The island is now owned by the Ossabaw Foundation, which conserves the island according to Mrs. West's strict vision: Limited public access, no airstrip, no ferry, no paved roads. Some questions remain about what will happen to Ossabaw when Mrs. West "relinquishes life estate," as the bureaucrats put it.
Will it become completely open to the public? Will it be sold off, perhaps in pieces, by a cash-strapped state government which has thus far never lifted a finger to stop rampant development elsewhere on the coast?
Taking a look at those Ossabaw controversies -- mostly through the point of view of Mrs. West herself, who sat down for a rare series of interviews -- is a new documentary by Atlanta-based Max Ramming. Blood and Thunder -- the title comes from a quote from Mrs. West towards the end of the film -- screens Nov. 3 at Moon River on Bay Street. We spoke to Ramming last week.
This all began because you ran aground in front of Sandy's house. Tell me about that.
Max Ramming: I have a best friend, Trey Coursey, who introduced me to Sandy and the island. I was visiting him in Savannah and we had spent the afternoon on Bradley Beach, where the public can go. It rained, it thunderstormed, we got stuck, and we ran aground trying to take a shortcut. and we were like let's just say hi to Sandy. So we show up on her doorstep wet around dinnertime. And she pulls out a taco kit and makes that while she dries our clothes in the dryer.
We had dinner with her wearing raincoats. Next day we were very grateful and picked up sticks in her yard. Manual labor goes a long way with her. And that's the story.
But why a film?
Max Ramming: I started shooting this as a younger person amazed at what he saw, and then got sucked into the Ossabaw politics.
That was my passion, to try and record stories with a video camera. I started working at CNN around that time, so it wasn't a big leap to try and turn a product around that would document this as a record for people who were not so fortunate to have my experience.
Has the political situation changed there since you finished the film?

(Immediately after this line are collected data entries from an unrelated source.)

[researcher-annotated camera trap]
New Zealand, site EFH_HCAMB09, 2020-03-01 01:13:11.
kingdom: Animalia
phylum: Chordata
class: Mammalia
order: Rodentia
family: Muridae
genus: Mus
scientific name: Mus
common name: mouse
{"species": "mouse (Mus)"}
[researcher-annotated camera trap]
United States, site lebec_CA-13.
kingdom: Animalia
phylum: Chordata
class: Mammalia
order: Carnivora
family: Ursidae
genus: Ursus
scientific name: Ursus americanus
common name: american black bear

Max Ramming: The story is from a particular moment in time. While things have improved, there's enough history there so it's never forgotten that she had this vision of what is this really cool thing, that a lot of people need. If it's turned into something other than that, like a hunting ground, which it has been, or just a boring daytrip place, we would be missing out. It could be better, but it could be worse.

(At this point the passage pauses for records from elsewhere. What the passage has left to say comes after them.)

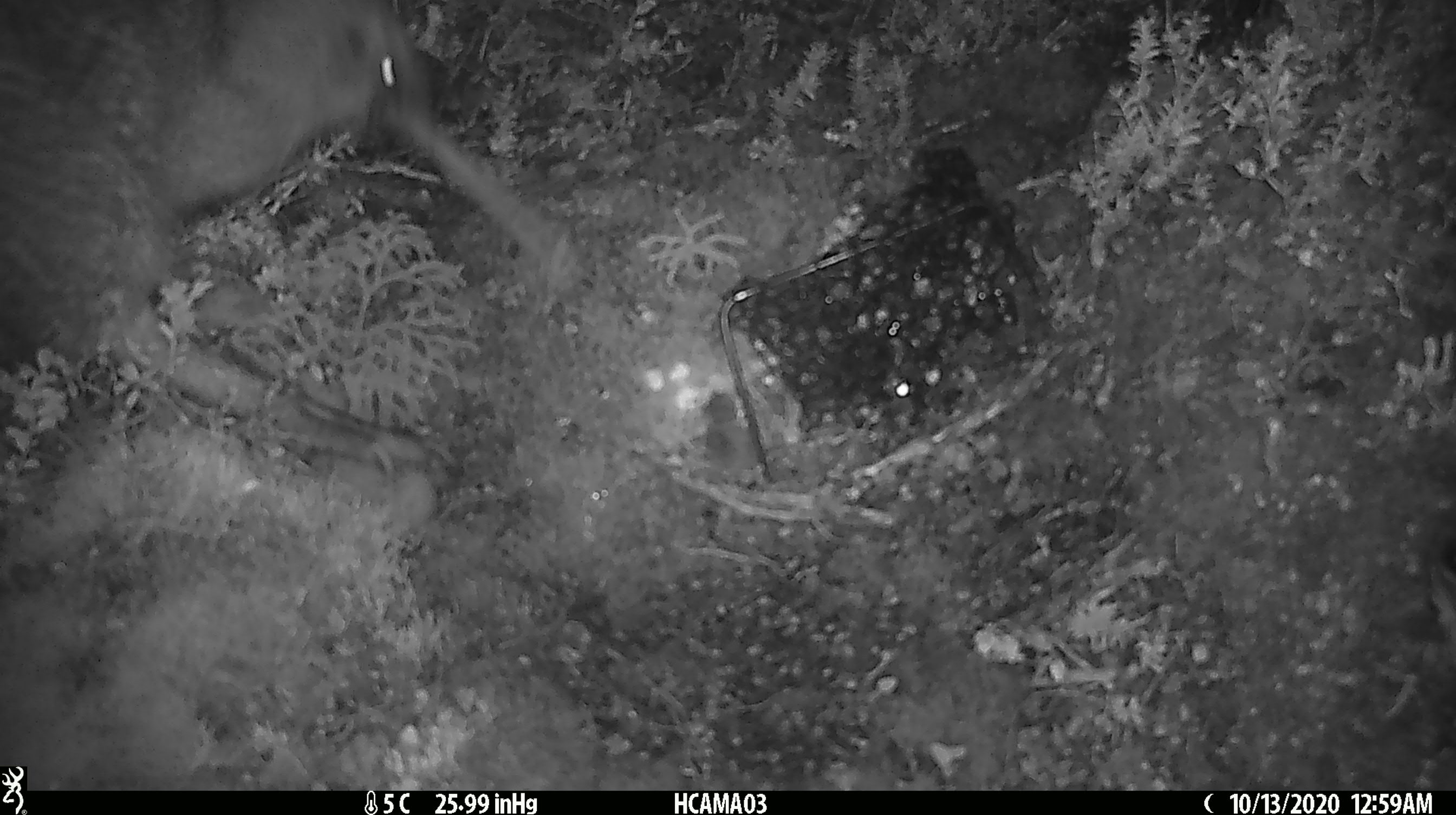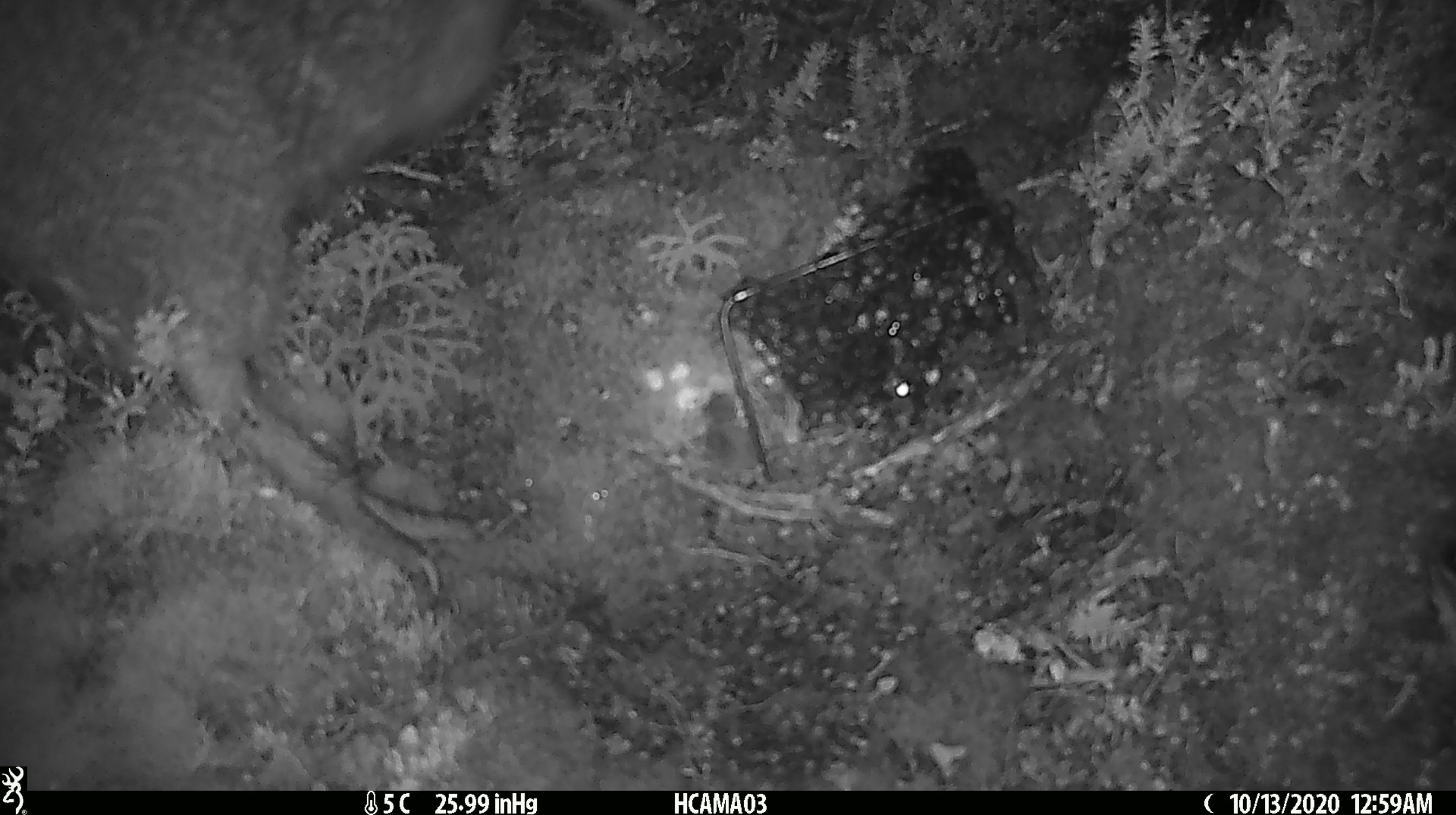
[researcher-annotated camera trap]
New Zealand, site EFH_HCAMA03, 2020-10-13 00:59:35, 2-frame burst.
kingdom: Animalia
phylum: Chordata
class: Aves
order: Apterygiformes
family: Apterygidae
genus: Apteryx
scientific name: Apteryx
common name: kiwi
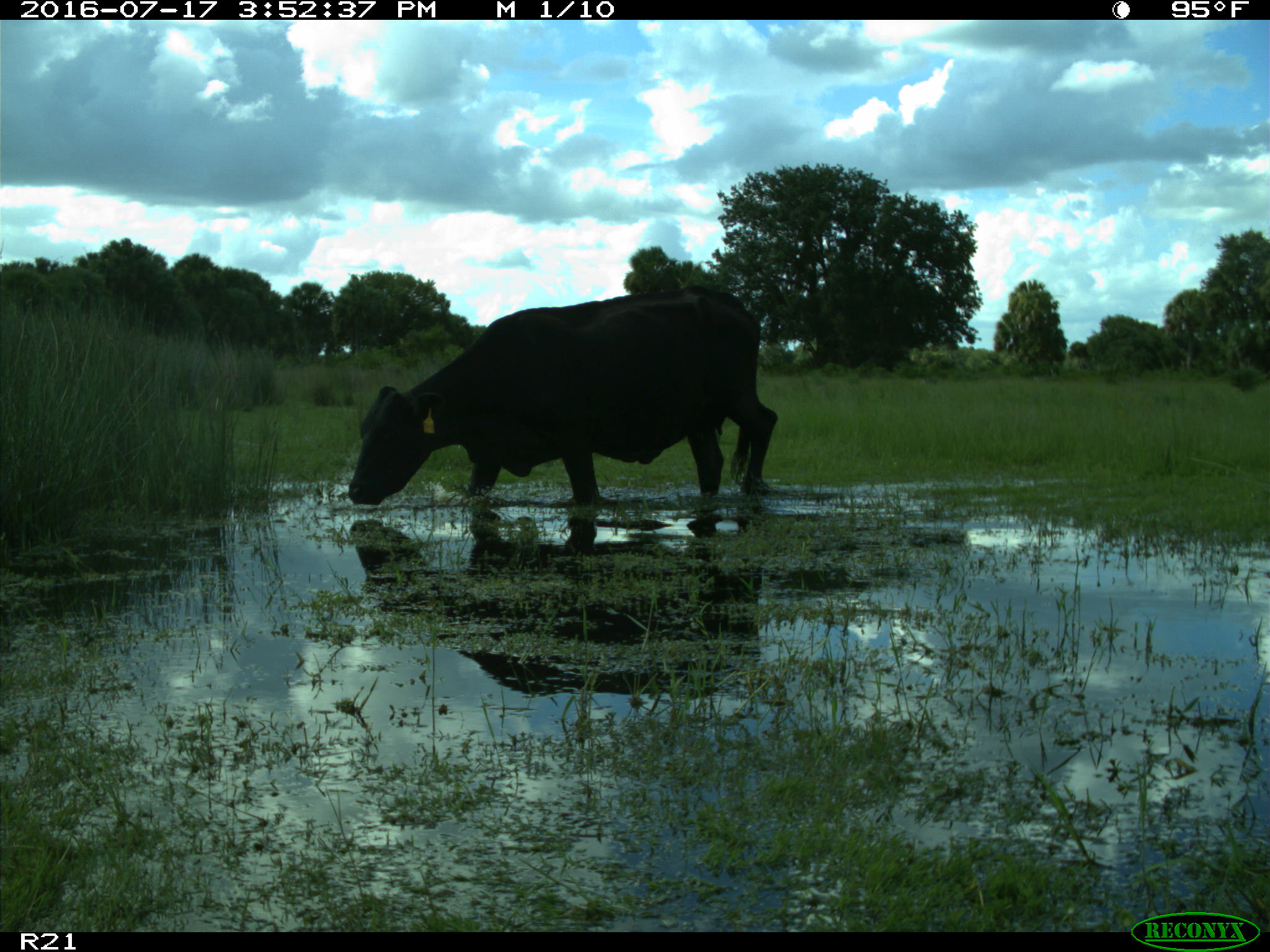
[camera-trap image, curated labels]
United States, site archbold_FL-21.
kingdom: Animalia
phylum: Chordata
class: Mammalia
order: Artiodactyla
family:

The interviews with Sandy West are remarkable. How did you get access to sit down with her in her own living room?
Max Ramming: That was tricky. The one formal sitdown interview I had with her I couldn't twist her arm to get that until last year. I almost broke down and cried, and said Sandy West, we have got to do this.
How I got the initial permission? I think she's used to people around her trying to exercise their artistic wings. Her son is also doing some video projects, so there's some like interest there. I promised her she would be executive producer in the sense that she would have to be fine with it. So that was always the deal.
She's got one of the those personalities that will light up a room, and if she has a room she will light it up. So I would try and keep my camera on when she was doing that.
Most people don't have their own island. How has Sandy's unique situation influenced her worldview and how she approaches conservation?
Max Ramming: What's remarkable about Sandy is she realized what a cool thing this island was. Whatever aspect of it, the tabby, the history, the pirates, the pristine beach, solitude for introspection, she recognized that and her biggest quest was how to share that with the greatest number without destroying it. She does know that this privilege has allowed her to do this, but at the same time it's been a real journey for her.
That's another reason for making this film -- this is not some rich, reclusive privileged lady. This is someone who gave a lot up for people she hadn't even met yet.
I really wanted to document what I went through and get more people interested. So to that end we screened it to about 50-or 60 people in my backyard in Atlanta. We're showing it in Savannah to get maybe 50 people to see it. Then we'll show it in Athens. That was one level of planning. Another level was festivals to get some exposure for Ossabaw and me. Third, to have it on a shelf somewhere so when Sandy dies and the Foundation is kicked out, I can dust it off and say, "Hey, anybody remember seeing this?"
Blood and Thunder
Documentary about Ossabaw Island screens Nov. 3 at 7 p.m. at Moon River Brewing Co. on Bay St.